Нашлись и стаканы. Я наполнил оба стакана и подошел к ней — она стояла у камина.
— Думаю, Дэнни не обидится, если мы зажжем огонь, ведь он так заботливо все приготовил, — сказала она.
— Дэнни — заботливый хозяин, — уважительно заметил я. — Подержи-ка минутку мой стакан.
Пришлось истратить, наверное, дюжину спичек, но наконец камин разгорелся. Через десять минут мы согрелись и внутри и снаружи, и окружающий мир сразу стал гораздо уютнее.
Сара от удовольствия вытянула руки вверх.
— Еще немножко выпить, и мне хватит.
— Мне тоже, — сказал я, забирая пустые стаканы.
Когда я вернулся с полными стаканами, Сара стояла возле раскладушек с недоуменным выражением лица.
— Не понимаю, — сказала она. — Кроватей нет, только эти дурацкие брезентовые раскладушки! Да еще и брезент такой грязный! И рваный, и вообще смешной!
— Есть еще заднее сиденье машины и коврик перед камином, — предложил я. — Выбор за тобой.
Она взяла у меня стакан и пошла назад к камину.
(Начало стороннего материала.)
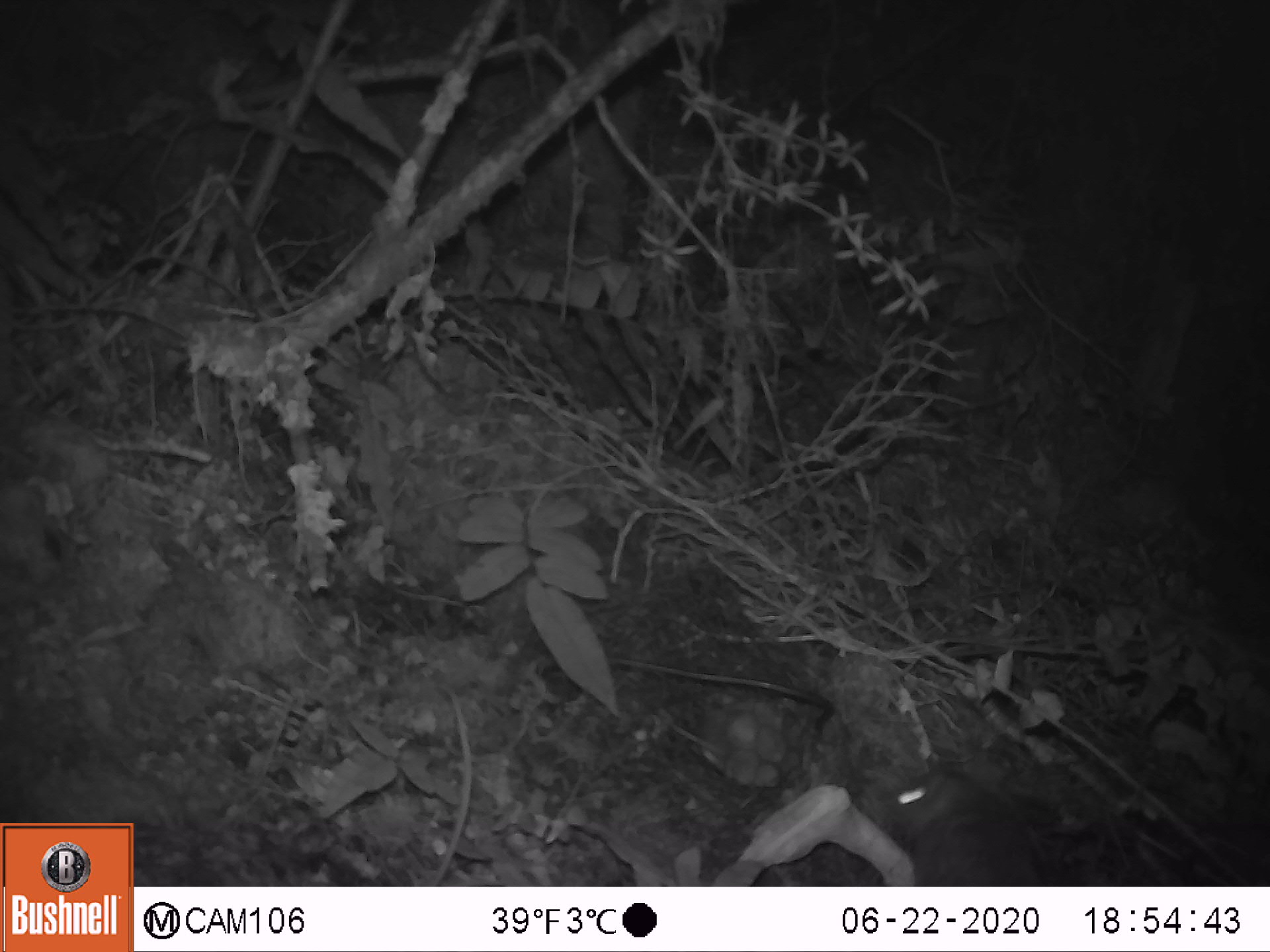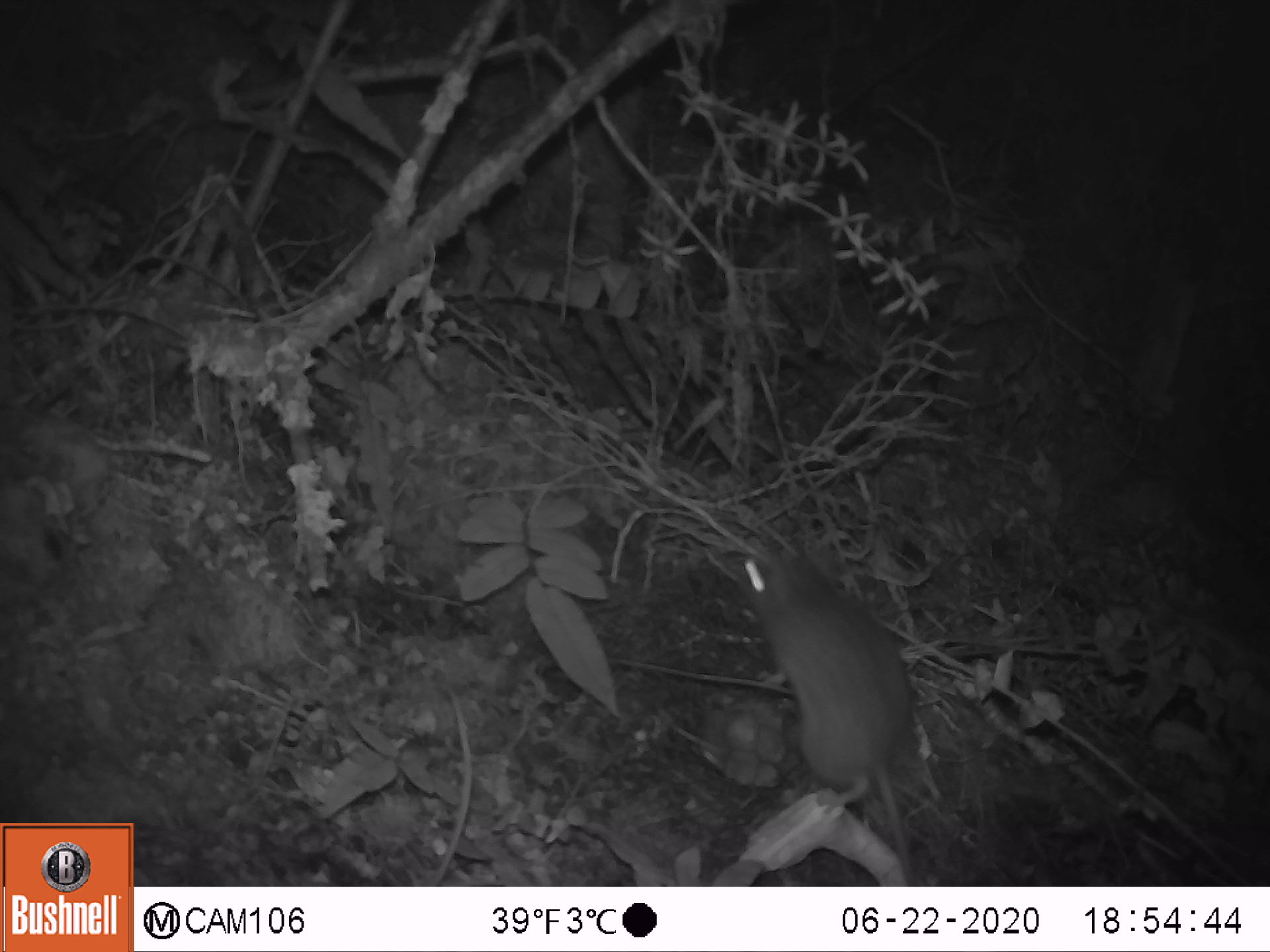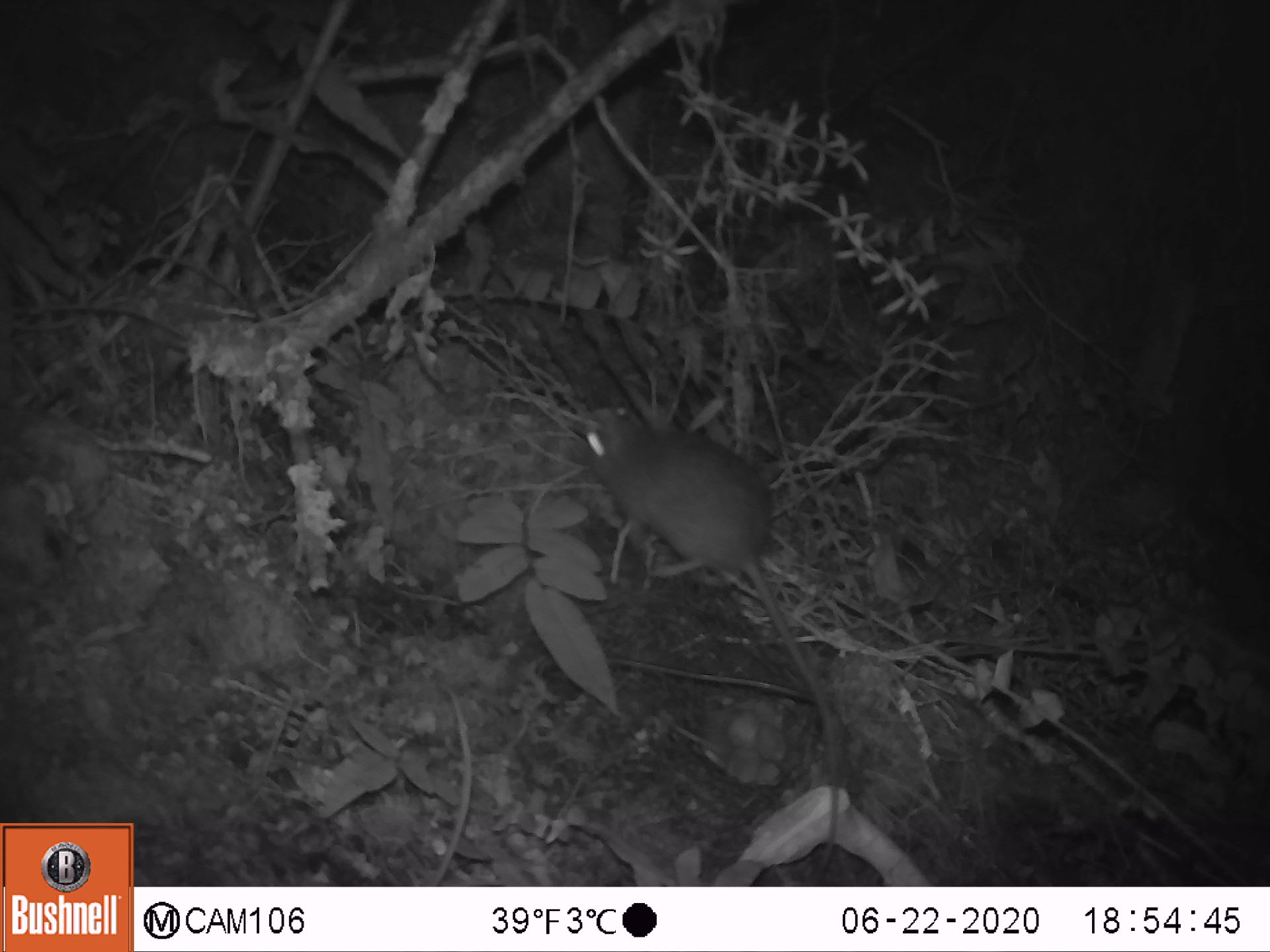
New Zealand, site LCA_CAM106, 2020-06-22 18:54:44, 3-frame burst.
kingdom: Animalia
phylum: Chordata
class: Mammalia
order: Rodentia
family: Muridae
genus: Rattus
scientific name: Rattus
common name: rat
Rat (Rattus).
— Если бы я не знала наверняка, я бы могла поклясться, что ты это все специально подстроил, Рик Холман, — задумчиво проговорила она.
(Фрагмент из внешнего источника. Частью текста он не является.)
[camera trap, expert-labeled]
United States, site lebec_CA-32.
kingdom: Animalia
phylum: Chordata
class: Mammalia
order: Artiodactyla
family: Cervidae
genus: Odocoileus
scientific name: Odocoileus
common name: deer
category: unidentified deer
— Ты о чем? — безразлично спросил я.
Она помахала свободной рукой:
— Отдельные раскладушки… Одна в одном конце домика, другая — в другом: никаких проблем! Но ты же, черт побери, хорошо знаешь, что я слишком напугана, чтобы спать одной, когда вокруг шатается неизвестно кто. Так что у меня не такой уж большой выбор, правда? Или я лягу с тобой на заднем сиденье машины, или растянусь возле тебя перед камином!
— Мне бы хотелось сказать, что при любых обстоятельствах я буду вести себя как джентльмен, но ты же знаешь, что это только шутка.
С напряженным, вопрошающим выражением в серых глазах она повернулась ко мне:
— Поклянись, что ответишь правду на мой вопрос, Рик?
— Клянусь, что отвечу или правду, или вообще ничего, — осторожно сказал я.
— Вы с Клаудией занимались любовью сегодня вечером у тебя дома?
— Нет.
— Она даже не пыталась?
— Конечно пыталась.
— А ты сопротивлялся? — В ее голосе послышались недоверчивые нотки.
— Не совсем, — признался я. — Скорее, этот звонок в дверь все спас.
— Спасибо за честность, Рик. — Она улыбнулась с неподдельной теплотой. — Тогда совсем другое дело.
Я не был настолько глуп, чтобы спрашивать, почему это совсем другое дело. Женская логика — это вещь в себе.
Она села на коврик перед камином, обхватив свой стакан обеими руками. Я сел рядом.
— Сумасшедший мир, — тихо сказала она. — Около двенадцати часов назад ты был просто какой-то псих по фамилии Холман на другом конце провода, а теперь — полюбуйтесь-ка на нас!
— Разговор о психах, — сказал я, — напоминает мне о Мэри Рочестер.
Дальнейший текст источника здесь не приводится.